Our aim is to demonstrate how pressure drop and oil production at steady state for different water-injection rates can be used to derive relative permeability and capillary pressure from waterflooding. This is done in three ways. First, synthetic transient waterflooding tests are generated (using a core-scale simulator), applying the same saturation-function correlations as assumed in the analytical solution. Then, more-general correlations are assumed when generating the synthetic data. This is to test the robustness of the analytical solution in producing functions similar to the “true” ones. Finally, we perform a waterflooding experiment in the laboratory on a high-permeability (3 darcies) Bentheimer sandstone core, altered to an oil-wet state. Forced imbibition was started at a rate of 0.4 pore volumes (PV) per day, which was increased stepwise after approaching a steady state. Twelve rates were applied, differing overall by a factor of ≈1,000 to yield states governed by capillary forces and advective forces. The results were interpreted using both full history matching of the transient data and matching of the steady-state data with the analytical solution.

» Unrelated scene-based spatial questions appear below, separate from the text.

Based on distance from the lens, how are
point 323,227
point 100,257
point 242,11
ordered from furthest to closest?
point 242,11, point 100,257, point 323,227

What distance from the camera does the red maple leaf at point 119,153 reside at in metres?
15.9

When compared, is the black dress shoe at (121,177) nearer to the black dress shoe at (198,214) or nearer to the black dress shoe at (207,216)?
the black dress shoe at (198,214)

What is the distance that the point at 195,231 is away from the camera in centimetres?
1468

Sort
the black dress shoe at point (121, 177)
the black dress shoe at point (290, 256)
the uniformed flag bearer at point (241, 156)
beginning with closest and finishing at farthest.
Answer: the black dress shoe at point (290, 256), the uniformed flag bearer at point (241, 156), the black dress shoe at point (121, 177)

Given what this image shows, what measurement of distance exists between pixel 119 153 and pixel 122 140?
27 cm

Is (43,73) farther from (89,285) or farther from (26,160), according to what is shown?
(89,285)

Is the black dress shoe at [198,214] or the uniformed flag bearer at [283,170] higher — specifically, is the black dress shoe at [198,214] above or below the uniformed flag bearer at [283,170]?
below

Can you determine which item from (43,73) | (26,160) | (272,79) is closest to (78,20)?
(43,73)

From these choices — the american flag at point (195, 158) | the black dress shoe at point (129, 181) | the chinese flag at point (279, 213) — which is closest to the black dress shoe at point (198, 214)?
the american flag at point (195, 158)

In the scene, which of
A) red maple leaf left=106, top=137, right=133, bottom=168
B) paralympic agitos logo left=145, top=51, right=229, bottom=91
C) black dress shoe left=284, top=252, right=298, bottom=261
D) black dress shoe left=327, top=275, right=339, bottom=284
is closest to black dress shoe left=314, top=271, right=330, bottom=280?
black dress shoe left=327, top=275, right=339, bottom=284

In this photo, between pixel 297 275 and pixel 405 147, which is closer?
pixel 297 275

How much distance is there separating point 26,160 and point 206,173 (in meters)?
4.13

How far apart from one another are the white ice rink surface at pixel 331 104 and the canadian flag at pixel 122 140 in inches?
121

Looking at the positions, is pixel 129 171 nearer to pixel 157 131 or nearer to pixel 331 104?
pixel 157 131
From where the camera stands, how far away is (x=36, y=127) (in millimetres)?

The experimental procedure and model demonstrate that only water relative permeability and capillary pressure determine the steady state during waterflooding, and hence can be estimated accurately. The analytical solution could simultaneously match the trends and magnitude of a steady-state pressure drop and production with injection rate to give an estimation of the saturation functions. The estimated saturation functions from the analytical solution agreed well with the estimates from full history matching.
Supporting Information Notice: A spreadsheet is available as supporting information for application of the analytical solution.